(Rows from a dataset)
_ _ _ _ _ _ _
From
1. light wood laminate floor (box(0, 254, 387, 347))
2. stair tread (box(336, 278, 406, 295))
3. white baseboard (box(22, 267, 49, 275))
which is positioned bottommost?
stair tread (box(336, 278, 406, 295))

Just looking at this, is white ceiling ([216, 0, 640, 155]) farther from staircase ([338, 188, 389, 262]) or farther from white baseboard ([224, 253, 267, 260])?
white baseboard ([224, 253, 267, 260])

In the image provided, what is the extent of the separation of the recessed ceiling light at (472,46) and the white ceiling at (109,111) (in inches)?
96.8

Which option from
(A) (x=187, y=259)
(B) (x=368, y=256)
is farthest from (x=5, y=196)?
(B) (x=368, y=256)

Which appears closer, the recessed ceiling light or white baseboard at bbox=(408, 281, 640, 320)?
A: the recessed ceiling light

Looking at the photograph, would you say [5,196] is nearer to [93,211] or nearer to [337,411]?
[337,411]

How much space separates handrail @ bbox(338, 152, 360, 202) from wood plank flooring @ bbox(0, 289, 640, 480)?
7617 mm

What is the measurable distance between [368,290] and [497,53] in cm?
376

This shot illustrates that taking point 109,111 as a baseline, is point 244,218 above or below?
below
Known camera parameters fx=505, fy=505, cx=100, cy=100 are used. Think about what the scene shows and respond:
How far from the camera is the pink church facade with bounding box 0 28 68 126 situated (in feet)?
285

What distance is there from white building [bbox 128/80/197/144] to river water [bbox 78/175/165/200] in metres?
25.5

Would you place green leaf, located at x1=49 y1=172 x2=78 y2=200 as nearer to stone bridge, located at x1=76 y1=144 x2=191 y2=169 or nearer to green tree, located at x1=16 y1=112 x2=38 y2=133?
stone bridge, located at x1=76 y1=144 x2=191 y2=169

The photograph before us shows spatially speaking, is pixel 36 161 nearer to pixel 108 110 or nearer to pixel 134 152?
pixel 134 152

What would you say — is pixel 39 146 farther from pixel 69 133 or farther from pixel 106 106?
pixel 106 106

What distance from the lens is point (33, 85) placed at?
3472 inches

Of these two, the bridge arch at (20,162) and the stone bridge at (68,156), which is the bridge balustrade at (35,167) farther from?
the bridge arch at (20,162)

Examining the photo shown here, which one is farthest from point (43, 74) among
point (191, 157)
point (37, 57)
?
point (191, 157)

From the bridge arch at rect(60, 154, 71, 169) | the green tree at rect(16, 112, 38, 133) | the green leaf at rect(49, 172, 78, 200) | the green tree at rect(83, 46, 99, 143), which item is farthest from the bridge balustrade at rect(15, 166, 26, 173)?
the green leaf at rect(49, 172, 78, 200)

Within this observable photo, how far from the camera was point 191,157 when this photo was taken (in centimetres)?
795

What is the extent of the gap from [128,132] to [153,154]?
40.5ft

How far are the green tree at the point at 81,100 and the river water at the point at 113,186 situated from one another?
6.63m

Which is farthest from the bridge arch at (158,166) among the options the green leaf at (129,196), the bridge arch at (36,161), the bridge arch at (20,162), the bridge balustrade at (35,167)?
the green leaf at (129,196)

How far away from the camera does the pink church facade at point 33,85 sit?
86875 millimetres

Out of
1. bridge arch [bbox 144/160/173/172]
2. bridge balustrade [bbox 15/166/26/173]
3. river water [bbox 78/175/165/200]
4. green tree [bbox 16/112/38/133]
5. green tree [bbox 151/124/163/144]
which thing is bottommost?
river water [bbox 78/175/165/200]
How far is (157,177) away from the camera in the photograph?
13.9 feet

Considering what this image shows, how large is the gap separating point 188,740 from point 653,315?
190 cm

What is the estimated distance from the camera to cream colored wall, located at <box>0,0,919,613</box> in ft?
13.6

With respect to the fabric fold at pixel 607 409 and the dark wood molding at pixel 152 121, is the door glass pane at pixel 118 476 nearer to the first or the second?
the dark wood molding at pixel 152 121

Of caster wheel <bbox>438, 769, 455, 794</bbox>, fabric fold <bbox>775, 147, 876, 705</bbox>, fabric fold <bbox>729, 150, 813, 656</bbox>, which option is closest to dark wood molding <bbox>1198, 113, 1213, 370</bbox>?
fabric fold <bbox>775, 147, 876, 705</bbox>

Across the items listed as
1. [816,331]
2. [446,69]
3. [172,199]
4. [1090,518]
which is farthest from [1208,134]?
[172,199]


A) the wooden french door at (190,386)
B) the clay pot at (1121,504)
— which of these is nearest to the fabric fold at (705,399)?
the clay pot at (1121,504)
_ _ _ _ _ _ _
### Requirements
Repeat the data exactly. Leave nothing out.

### Finished answer
From
1. light wood laminate floor (box(0, 254, 387, 347))
2. stair tread (box(336, 278, 406, 295))
3. white baseboard (box(22, 267, 49, 275))
which is positioned bottommost?
stair tread (box(336, 278, 406, 295))

Just looking at this, is white ceiling ([216, 0, 640, 155]) farther from staircase ([338, 188, 389, 262]) or farther from white baseboard ([224, 253, 267, 260])?
white baseboard ([224, 253, 267, 260])

In the image provided, what is the extent of the separation of the recessed ceiling light at (472,46) and the white ceiling at (109,111) (in inches)?
96.8

Which option from
(A) (x=187, y=259)
(B) (x=368, y=256)
is farthest from (x=5, y=196)?
(B) (x=368, y=256)

Which appears closer, the recessed ceiling light or white baseboard at bbox=(408, 281, 640, 320)?
A: the recessed ceiling light

Looking at the photograph, would you say [5,196] is nearer to [93,211] or nearer to [337,411]?
[337,411]

How much space separates handrail @ bbox(338, 152, 360, 202) from wood plank flooring @ bbox(0, 289, 640, 480)?
7617 mm

What is the measurable distance between [368,290] and [497,53] in cm?
376

This shot illustrates that taking point 109,111 as a baseline, is point 244,218 above or below?
below
Known camera parameters fx=505, fy=505, cx=100, cy=100 are used. Think about what the scene shows and respond:
How far from the camera is the pink church facade with bounding box 0 28 68 126 situated (in feet)?
285

What distance is there from white building [bbox 128/80/197/144] to river water [bbox 78/175/165/200] in metres?
25.5

Would you place green leaf, located at x1=49 y1=172 x2=78 y2=200 as nearer to stone bridge, located at x1=76 y1=144 x2=191 y2=169 or nearer to green tree, located at x1=16 y1=112 x2=38 y2=133?
stone bridge, located at x1=76 y1=144 x2=191 y2=169

The photograph before us shows spatially speaking, is pixel 36 161 nearer to pixel 108 110 or nearer to pixel 134 152?
pixel 134 152

What would you say — is pixel 39 146 farther from pixel 69 133 or farther from pixel 106 106?
pixel 106 106

What distance from the lens is point (33, 85) placed at?
3472 inches

Of these two, the bridge arch at (20,162) and the stone bridge at (68,156), which is the bridge balustrade at (35,167) farther from?
the bridge arch at (20,162)

Examining the photo shown here, which one is farthest from point (43, 74) among
point (191, 157)
point (37, 57)
?
point (191, 157)

From the bridge arch at rect(60, 154, 71, 169) | the green tree at rect(16, 112, 38, 133) | the green leaf at rect(49, 172, 78, 200) | the green tree at rect(83, 46, 99, 143), which item is farthest from the bridge balustrade at rect(15, 166, 26, 173)?
the green leaf at rect(49, 172, 78, 200)

Within this observable photo, how far from the camera was point 191,157 when this photo was taken (in centimetres)?
795

What is the extent of the gap from [128,132] to [153,154]?
40.5ft

How far are the green tree at the point at 81,100 and the river water at the point at 113,186 situated from one another?
6.63m

Which is farthest from the bridge arch at (158,166) among the options the green leaf at (129,196), the bridge arch at (36,161), the bridge arch at (20,162), the bridge balustrade at (35,167)?
the green leaf at (129,196)

How far away from the camera does the pink church facade at point 33,85 sit?
86875 millimetres

Out of
1. bridge arch [bbox 144/160/173/172]
2. bridge balustrade [bbox 15/166/26/173]
3. river water [bbox 78/175/165/200]
4. green tree [bbox 16/112/38/133]
5. green tree [bbox 151/124/163/144]
which thing is bottommost?
river water [bbox 78/175/165/200]
How far is (157,177) away from the camera in the photograph?
13.9 feet

Considering what this image shows, how large is the gap separating point 188,740 from point 653,315?
190 cm

What is the estimated distance from the camera to cream colored wall, located at <box>0,0,919,613</box> in ft?
13.6

With respect to the fabric fold at pixel 607 409 and the dark wood molding at pixel 152 121, is the door glass pane at pixel 118 476 nearer to the first or the second?
the dark wood molding at pixel 152 121

Of caster wheel <bbox>438, 769, 455, 794</bbox>, fabric fold <bbox>775, 147, 876, 705</bbox>, fabric fold <bbox>729, 150, 813, 656</bbox>, which option is closest to dark wood molding <bbox>1198, 113, 1213, 370</bbox>?
fabric fold <bbox>775, 147, 876, 705</bbox>

Across the items listed as
1. [816,331]
2. [446,69]
3. [172,199]
4. [1090,518]
which is farthest from [1208,134]?
[172,199]


A) the wooden french door at (190,386)
B) the clay pot at (1121,504)
— which of these is nearest to the fabric fold at (705,399)?
the clay pot at (1121,504)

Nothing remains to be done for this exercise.